Reproduce every item below verbatim, with no changes.
□ □ □
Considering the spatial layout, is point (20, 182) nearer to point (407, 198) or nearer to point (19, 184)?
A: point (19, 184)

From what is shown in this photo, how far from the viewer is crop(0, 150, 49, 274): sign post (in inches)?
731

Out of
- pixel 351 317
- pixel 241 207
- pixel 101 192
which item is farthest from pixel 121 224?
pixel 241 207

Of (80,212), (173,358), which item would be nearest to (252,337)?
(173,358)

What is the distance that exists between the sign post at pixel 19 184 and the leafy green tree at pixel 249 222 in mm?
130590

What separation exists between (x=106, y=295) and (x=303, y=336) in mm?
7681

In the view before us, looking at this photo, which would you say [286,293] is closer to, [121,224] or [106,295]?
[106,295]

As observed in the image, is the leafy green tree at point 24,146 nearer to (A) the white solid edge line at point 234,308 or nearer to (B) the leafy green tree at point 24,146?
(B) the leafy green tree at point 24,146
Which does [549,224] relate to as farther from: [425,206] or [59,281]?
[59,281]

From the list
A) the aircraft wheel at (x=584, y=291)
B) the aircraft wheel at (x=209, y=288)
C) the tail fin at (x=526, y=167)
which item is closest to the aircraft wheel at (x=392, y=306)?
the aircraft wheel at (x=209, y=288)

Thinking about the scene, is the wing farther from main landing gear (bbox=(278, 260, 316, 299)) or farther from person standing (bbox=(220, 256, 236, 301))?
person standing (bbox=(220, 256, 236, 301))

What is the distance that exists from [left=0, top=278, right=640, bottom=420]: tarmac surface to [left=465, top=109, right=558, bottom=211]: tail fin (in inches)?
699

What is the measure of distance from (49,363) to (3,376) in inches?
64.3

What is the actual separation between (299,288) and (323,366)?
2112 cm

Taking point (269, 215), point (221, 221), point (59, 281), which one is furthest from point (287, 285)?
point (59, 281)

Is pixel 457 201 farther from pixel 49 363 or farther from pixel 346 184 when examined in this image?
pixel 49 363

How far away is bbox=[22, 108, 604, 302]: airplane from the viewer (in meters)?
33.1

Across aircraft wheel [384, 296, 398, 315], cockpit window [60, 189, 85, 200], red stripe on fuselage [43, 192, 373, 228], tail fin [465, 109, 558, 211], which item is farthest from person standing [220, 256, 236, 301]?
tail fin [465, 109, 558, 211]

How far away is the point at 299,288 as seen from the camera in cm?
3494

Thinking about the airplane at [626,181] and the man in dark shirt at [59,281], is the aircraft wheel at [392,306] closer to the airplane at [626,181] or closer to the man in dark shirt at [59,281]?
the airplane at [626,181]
□ □ □
Completed exercise:
Considering the spatial layout, is point (20, 182) nearer to point (407, 198) or nearer to point (19, 184)?
A: point (19, 184)

From what is shown in this photo, how far from the viewer is crop(0, 150, 49, 274): sign post (in inches)?
731

Out of
- pixel 351 317
- pixel 241 207
- pixel 101 192
which item is farthest from pixel 121 224?
pixel 241 207

Of (80,212), (173,358), which item would be nearest to (252,337)?
(173,358)

What is the distance that exists between the sign post at pixel 19 184 and the leafy green tree at pixel 249 222 in mm?
130590

What separation exists between (x=106, y=295) and (x=303, y=336) in mm?
7681

In the view before us, looking at this photo, which would you say [286,293] is closer to, [121,224] or [106,295]?
[106,295]

As observed in the image, is the leafy green tree at point 24,146 nearer to (A) the white solid edge line at point 234,308 or nearer to (B) the leafy green tree at point 24,146?
(B) the leafy green tree at point 24,146
Which does [549,224] relate to as farther from: [425,206] or [59,281]?
[59,281]

From the list
A) the aircraft wheel at (x=584, y=291)
B) the aircraft wheel at (x=209, y=288)
C) the tail fin at (x=526, y=167)
which item is closest to the aircraft wheel at (x=392, y=306)?
the aircraft wheel at (x=209, y=288)

Thinking about the scene, is the wing farther from main landing gear (bbox=(278, 260, 316, 299)) or farther from person standing (bbox=(220, 256, 236, 301))?
person standing (bbox=(220, 256, 236, 301))

What is the distance that exists from [left=0, top=278, right=640, bottom=420]: tarmac surface to [left=465, top=109, right=558, bottom=211]: tail fin (in inches)?
699

What is the measure of distance from (49,363) to (3,376) in inches?
64.3

What is the actual separation between (299,288) and (323,366)?
2112 cm

Taking point (269, 215), point (221, 221), point (59, 281), which one is furthest from point (287, 285)?
point (59, 281)

Is pixel 457 201 farther from pixel 49 363 or farther from pixel 346 184 when examined in this image?
pixel 49 363

How far away is bbox=[22, 108, 604, 302]: airplane from the viewer (in meters)?
33.1

Across aircraft wheel [384, 296, 398, 315], cockpit window [60, 189, 85, 200], red stripe on fuselage [43, 192, 373, 228], tail fin [465, 109, 558, 211], which item is farthest from person standing [220, 256, 236, 301]?
tail fin [465, 109, 558, 211]

How far away is the point at 299,288 as seen from the camera in cm?
3494

Thinking about the airplane at [626,181] and the man in dark shirt at [59,281], is the aircraft wheel at [392,306] closer to the airplane at [626,181] or closer to the man in dark shirt at [59,281]?
the airplane at [626,181]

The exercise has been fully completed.